Zero-click cyber-attacks on mobile devices. Yep, they are real. They’ve happened within the recent past (i.e., last year), and they will likely happen again. But are zero-click attacks cause for the everyday mobile device user to worry about? Not likely; but be aware of what they are, how they are being used, and what you can do.
What Is A Zero-Click Cyber-Attack?
Zero-click attacks are fully remote cyber-attacks that provide access to the attacked smartphone in real time, and without interaction from the target. In other words, the attack can take place without a click on a malicious website or malicious app. These types of zero-click attacks tend to leverage apps that provide a form of messaging or voice calling because, by design, these apps receive and parse data from multiple sources on a regular basis. This means a hidden text message, image or call can inject a code into the target’s mobile device, compromising the device.
How Are Zero-Click Attacks Being Used?
Zero-click attacks are impactful, difficult to defend against and typically very targeted. This means that zero-click attacks tend to target a very small portion of the population, “high-value” targets. The typical intent of this type of mobile spyware is to fight crime and terror attacks, and by government operatives.
In 2020 however, a zero-click attack targeted the personal phones of around three dozen journalists, producers, anchors, and executives at Al Jazeera, a media network in Qatar. In this case, the exploit came in the form of an iMessage and was originated by government operatives. These operatives utilized the NSO Group’s Pegasus spyware, which is a mobile phone surveillance solution.
Once a zero-click attack is initiated, they are typically pretty successful. This is partially because no action is needed on the part of the contact being attacked. The attacks are extremely difficult to prevent, even by those trained to prevent these types of attacks. In addition, zero-click attacks are difficult to track after they have been implemented.
What Can You Do To Prevent A Zero-Click Attack?
The majority of the responsibility for preventing zero-click attacks falls on the smartphone manufacturers and app developers. It is imperative that they work to limit the opportunities for exploitable bugs on devices and apps. The best thing every mobile phone user can do is to keep their devices operating systems up-to-date, and ensure that bugs are patched.
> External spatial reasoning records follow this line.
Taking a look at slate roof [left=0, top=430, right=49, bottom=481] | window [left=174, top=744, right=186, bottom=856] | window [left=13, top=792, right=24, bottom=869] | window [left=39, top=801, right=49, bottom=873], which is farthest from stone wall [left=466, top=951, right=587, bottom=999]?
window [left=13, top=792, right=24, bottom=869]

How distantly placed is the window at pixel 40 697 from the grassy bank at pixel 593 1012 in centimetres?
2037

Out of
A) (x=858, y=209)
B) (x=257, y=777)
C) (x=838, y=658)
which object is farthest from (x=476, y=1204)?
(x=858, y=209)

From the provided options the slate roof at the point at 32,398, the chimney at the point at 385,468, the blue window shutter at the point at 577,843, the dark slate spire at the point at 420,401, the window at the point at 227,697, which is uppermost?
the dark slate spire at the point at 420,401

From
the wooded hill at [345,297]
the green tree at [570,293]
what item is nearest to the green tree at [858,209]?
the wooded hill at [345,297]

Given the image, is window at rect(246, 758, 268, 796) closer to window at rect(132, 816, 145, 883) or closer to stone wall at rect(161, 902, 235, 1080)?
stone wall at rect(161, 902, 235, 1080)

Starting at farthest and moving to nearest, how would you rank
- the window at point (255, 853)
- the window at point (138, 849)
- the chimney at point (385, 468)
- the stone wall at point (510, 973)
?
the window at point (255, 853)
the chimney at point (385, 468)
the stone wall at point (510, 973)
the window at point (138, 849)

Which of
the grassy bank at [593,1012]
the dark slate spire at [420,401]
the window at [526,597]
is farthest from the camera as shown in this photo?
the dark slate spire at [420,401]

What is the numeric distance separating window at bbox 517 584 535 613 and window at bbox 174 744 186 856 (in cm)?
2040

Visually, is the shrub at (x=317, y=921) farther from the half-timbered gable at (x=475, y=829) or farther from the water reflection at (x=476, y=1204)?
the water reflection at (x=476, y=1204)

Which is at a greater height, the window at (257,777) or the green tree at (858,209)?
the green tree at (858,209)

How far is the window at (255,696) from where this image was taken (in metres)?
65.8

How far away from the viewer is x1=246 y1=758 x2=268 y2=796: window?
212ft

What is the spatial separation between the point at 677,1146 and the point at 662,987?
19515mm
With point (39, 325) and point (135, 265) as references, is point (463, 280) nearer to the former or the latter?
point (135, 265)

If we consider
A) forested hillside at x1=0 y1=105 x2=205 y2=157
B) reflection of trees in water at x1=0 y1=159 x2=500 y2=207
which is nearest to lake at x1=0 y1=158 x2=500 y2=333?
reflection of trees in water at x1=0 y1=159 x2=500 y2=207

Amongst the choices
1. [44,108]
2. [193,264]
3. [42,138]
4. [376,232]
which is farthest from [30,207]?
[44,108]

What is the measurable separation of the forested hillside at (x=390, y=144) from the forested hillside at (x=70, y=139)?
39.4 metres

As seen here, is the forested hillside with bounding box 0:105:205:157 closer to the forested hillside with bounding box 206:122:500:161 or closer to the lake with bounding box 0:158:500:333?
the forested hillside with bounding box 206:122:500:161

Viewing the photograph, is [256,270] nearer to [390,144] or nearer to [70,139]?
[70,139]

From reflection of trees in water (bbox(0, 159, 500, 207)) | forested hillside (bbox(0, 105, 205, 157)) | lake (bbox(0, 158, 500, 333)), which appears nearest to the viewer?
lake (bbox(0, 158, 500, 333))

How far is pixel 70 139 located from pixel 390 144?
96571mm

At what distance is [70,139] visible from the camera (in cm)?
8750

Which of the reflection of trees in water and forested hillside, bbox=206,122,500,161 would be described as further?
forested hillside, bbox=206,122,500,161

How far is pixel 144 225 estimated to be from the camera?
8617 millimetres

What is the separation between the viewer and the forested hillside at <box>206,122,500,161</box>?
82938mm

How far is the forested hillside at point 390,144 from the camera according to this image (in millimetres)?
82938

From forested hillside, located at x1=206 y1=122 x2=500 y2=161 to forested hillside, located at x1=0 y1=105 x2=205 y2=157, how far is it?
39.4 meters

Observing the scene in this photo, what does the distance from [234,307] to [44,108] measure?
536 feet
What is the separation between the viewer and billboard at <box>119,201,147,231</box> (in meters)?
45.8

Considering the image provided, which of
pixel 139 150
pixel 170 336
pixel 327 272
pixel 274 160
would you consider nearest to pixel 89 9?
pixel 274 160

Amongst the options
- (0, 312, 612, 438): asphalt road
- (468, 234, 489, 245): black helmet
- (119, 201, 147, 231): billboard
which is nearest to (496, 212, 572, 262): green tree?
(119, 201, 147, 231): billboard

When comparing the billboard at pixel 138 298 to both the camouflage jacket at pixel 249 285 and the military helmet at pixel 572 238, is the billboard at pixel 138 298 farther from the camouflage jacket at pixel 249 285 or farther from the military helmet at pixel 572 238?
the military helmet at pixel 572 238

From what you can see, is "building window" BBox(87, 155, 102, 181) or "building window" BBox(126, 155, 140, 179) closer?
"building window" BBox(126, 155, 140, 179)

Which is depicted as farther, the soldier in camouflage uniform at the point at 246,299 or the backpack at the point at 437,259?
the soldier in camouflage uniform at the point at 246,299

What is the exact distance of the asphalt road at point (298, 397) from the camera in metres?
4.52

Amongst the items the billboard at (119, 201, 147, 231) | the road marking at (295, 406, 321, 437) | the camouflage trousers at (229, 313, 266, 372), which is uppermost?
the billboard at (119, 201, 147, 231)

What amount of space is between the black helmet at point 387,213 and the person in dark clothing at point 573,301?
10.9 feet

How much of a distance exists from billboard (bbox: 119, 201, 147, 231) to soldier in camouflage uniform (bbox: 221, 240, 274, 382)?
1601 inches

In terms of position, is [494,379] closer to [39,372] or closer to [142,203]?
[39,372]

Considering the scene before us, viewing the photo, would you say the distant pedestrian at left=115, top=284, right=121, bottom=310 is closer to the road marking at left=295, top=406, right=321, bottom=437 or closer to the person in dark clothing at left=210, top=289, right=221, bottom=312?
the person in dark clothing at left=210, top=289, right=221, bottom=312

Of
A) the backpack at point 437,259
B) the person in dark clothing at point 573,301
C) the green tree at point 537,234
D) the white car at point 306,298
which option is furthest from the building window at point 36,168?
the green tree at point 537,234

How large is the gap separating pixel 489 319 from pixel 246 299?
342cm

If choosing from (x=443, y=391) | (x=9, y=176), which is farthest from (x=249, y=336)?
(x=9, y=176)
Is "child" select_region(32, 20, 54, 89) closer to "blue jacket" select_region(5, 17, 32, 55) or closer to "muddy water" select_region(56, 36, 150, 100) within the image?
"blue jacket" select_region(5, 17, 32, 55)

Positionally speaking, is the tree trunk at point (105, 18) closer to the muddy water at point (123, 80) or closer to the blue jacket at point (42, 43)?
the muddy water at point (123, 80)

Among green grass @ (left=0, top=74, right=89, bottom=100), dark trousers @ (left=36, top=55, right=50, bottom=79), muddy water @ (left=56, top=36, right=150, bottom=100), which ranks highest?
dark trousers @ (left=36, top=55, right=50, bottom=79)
Doesn’t sound like much, but that is your best course of prevention.
If you believe you are part of that “high value” target group (again, a very small group of the population), then err on the side of caution and assume tracking in place. Use a form of audio masking to prevent attackers from learning about your conversations, or from capturing images of your surroundings. In addition, use an RF shielding device when traveling. This can minimize how much location information is being leaked.
Should You Be Concerned About Zero-Click Attacks?
As a regular mobile device user, you are unlikely to become a victim of a zero-click attack. But, it is important that you are aware that these types of attacks are real. And that their use appears to be targeting outside the “crime and terror” targets.
Staying informed is key when it comes to cybersecurity, and that applies to zero-click attacks as well.